Is information a “thing” for the purposes of a search warrant? According to Mero 2003 BCSC 964, a regular search warrant to search for things and seize them (in that case under CDSA s.11) would be sufficient authority for examining a scene and taking pictures, and you don't need a General Warrant. If so, then the section must also authorize collecting data from a computer system at a place.
A production order requires a person in the jurisdiction to produce documents or data in his or her possession or control. But a justice may only make orders against a person within the jurisdiction. In BC v. Brecknell, 2018 BCCA 5, the court found that a production order can compel a local person to produce data from outside the jurisdiction, and that person can be "virtually" here rather than physically. This meant that a Canadian justice could order Craigslist, a Californian company that does business in BC virtually, to produce data. Other judges disagree.
Stored text messages may be produced by a single production order without triggering an “interception”. In R. v. Jones, 2017 SCC 60, the police obtained a single production order for stored text messages. The defence complained that this was also “interception”. Because it did not produce the content of a conversation in anything close to real time, it was not an interception.

STORED DATA:
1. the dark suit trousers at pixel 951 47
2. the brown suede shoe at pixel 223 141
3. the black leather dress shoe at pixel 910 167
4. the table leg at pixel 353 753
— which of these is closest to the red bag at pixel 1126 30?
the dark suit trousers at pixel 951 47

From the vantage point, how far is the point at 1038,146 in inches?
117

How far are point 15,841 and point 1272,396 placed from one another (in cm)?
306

* * *

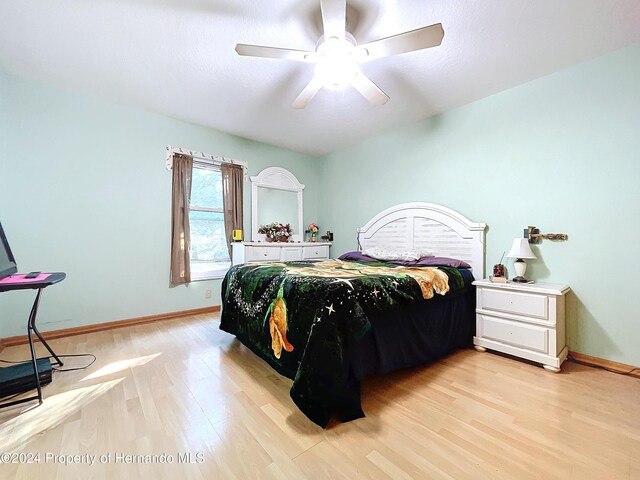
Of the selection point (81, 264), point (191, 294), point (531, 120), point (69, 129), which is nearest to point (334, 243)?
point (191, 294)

* * *

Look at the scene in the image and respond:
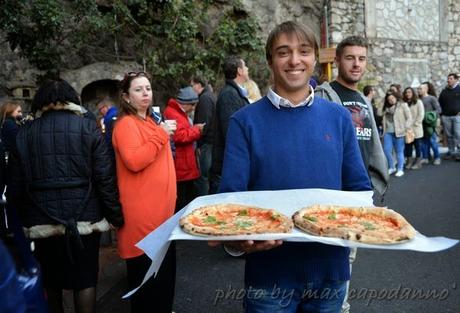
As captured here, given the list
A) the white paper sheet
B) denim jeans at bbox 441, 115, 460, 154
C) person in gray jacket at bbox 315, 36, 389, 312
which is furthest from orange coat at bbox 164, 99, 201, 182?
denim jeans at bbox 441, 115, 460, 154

TASK SET:
a) Collect every line in the entries that contains the word "dark".
b) Continue the notes on search warrants and production orders from the point where they stop.

ANSWERS PROVIDED:
a)
1. the dark suit trousers at pixel 951 47
the dark suit trousers at pixel 951 47

b)
A judge in Newfoundland disagreed: In the Matter of an application to obtain a Production Order pursuant to section 487.014 of the Criminal Code of Canada, 2018, 2018 CanLII 2369 (NL PC)
It is permissible to obtain a warrant to search for evidence relating
to defences. CanOxy
Chemicals
Ltd v. Canada (A.G.) [1999] 1 SCR 743. (Chemical
spill. Investigators sought documents relating to due diligence –
which would be a defence to liability based upon negligence.)
Search warrants traditionally set a time frame during which police may
enter a residence to search, but do not specify how long
thereafter they may search. Searches of electronic devices
typically take a long time to work their way through the technician's
queue. Therefore, warrants should permit searches to start at a
specific time, but should avoid limiting the duration that the
technician can do the work.
Police obtained a search warrant for Mr Weir's
(2001 ABCA 81) (Alta CA) home because they believed his computer
contained images of child sexual abuse. They seized it at the house, did
not analyze it until later. Defence argued that s. 487 only permits
searching at the scene. Held: Later forensic analysis does not require
further authority. (This judgment also provides a good example of how
defence will attack an ITO.) See also Karim,
2012 ABQB 470 at paras 77-80; Ballendine,
2011 BCCA 221. Marek,
2016 ABQB 18;
Perhaps when drafting a warrant to search an electronic device already
in your possession, you should draft the order with language like this:
I order that themay, between and be seized and submitted to technicians who may thereafter search it for <evidence sought>.
While executing a search warrant for evidence of a fraud, police found
child pornography in Mr Jones,
2011 ONCA 632 computer. Defence complained that the computer
analysis exceeded the time set out on the fact of the warrant to "enter"
his residence and "seize" the computer and data in it. The court
held:
"Date parameters are not particularly pertinent to that inquiry and their absence does not allow the police authorities to stray beyond the legitimate targets of the search."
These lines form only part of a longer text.